Glossary

This glossary is to be used for generalized understanding, not for conceptual mastery; it is in no way an extensive review of the vocabulary below. It defines operational and governance-relevant usage of terms, not philosophical, marketing, or speculative interpretations. Common misuses are listed below the generic definitions.

Abstraction Level: How far removed a description or system is from raw reality. Higher abstraction means simpler concepts are hidden beneath complex underlying mechanisms.

Agent/Agentic: An AI system that can pursue goals over multiple steps, use tools, plan, and act autonomously rather than just generate one response at a time.

Common misuse: “Self-directed” and “autonomous” framing when the system is still tightly constrained to human rules and objectives.

AGI (Artificial General Intelligence): AI system with human-level cognitive abilities, such as understanding, learning, and application of new knowledge.

AI (Artificial Intelligence): Broad field of systems that perform tasks typically requiring human level intelligence.

Common misuse: Implication of independent thinking, intent, or inherent understanding instead of pattern-based computations.
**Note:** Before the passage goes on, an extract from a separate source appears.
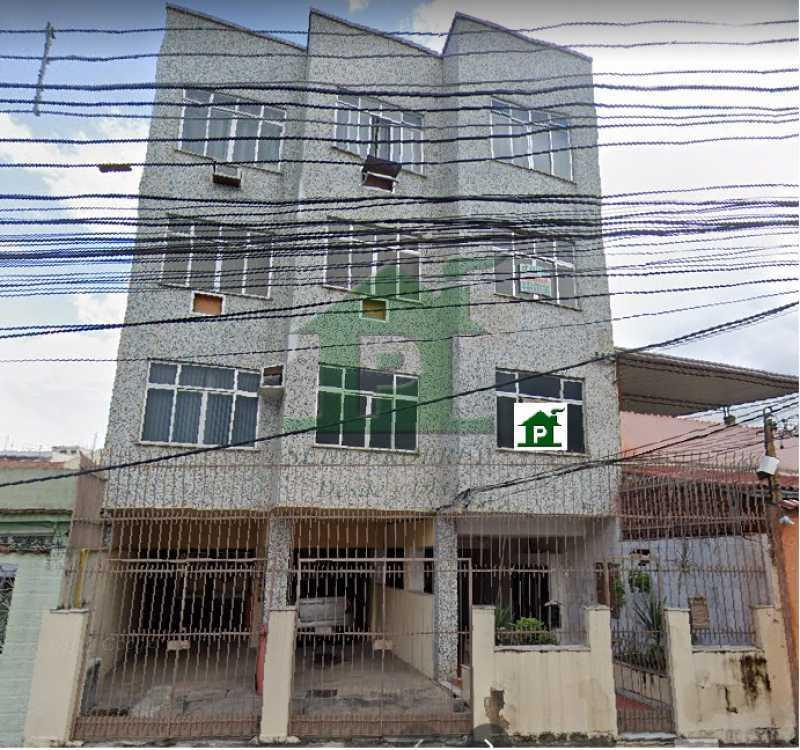 Sem título - Apartamento para alugar Rua Acará,Rio de Janeiro,RJ - R$ 900 - VLAP20333 - 3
Alignment: A qualitative measure of how well an AI’s behavior matches human values, goals, and expectations.

Common misuse: Utilized as a “moral” property of systems without specification of values, metrics, and enforcement.

API (Application Programming Interface): Set of rules and protocols that allow software applications to communicate and exchange data and/or functionality.

Common misuse: APIs are often misunderstood as complex coding programs or the AI system itself; APIs are like the waiter at a restaurant taking your order and bringing it to the kitchen and then bringing back your food.

Architecture: The complete design and organization of an AI system, including the core computational structures, components, hardware, inference processes, scaffolding, and governance mechanisms.

Common misuse: Often used to vaguely reference only the baseline model. The architecture of an AI system is not the “brain”; it is the complete human body.

ASI (Artificial Superintelligence): An AI system that surpasses human intellect at all levels.

Attack Surface: Comprehensive collection of all potential entry points and components a bad actor can exploit to compromise a system.

Attention: Core mechanism in transformers that lets the model weigh the importance of different parts of the input relative to each other; sometimes called self-attention.

Auditability: The ability to inspect, trace, and explain system’s decisions, behavior, and internal processes.

Bad Actors: individuals or groups who intentionally misuse or attack AI systems with the intention of harm, deception, fraud, espionage, or sabotage.

Base model: AI models trained on massive datasets to perform generalized tasks; also called foundational models.

Bayesian Statistics: Framework for updating beliefs/probabilities as new evidence appears.

Benchmarks: Standardized tests used to measure and compare AI performance; often very narrow in scope; examples include HumanEval and MMLU.

Common misuse: Used as proof of real world generalized competence rather than narrow test performance measure.

Bias: Results due to human biases in the training data that can lead to distorted and potentially harmful outcomes; sometimes called machine learning bias or algorithm bias.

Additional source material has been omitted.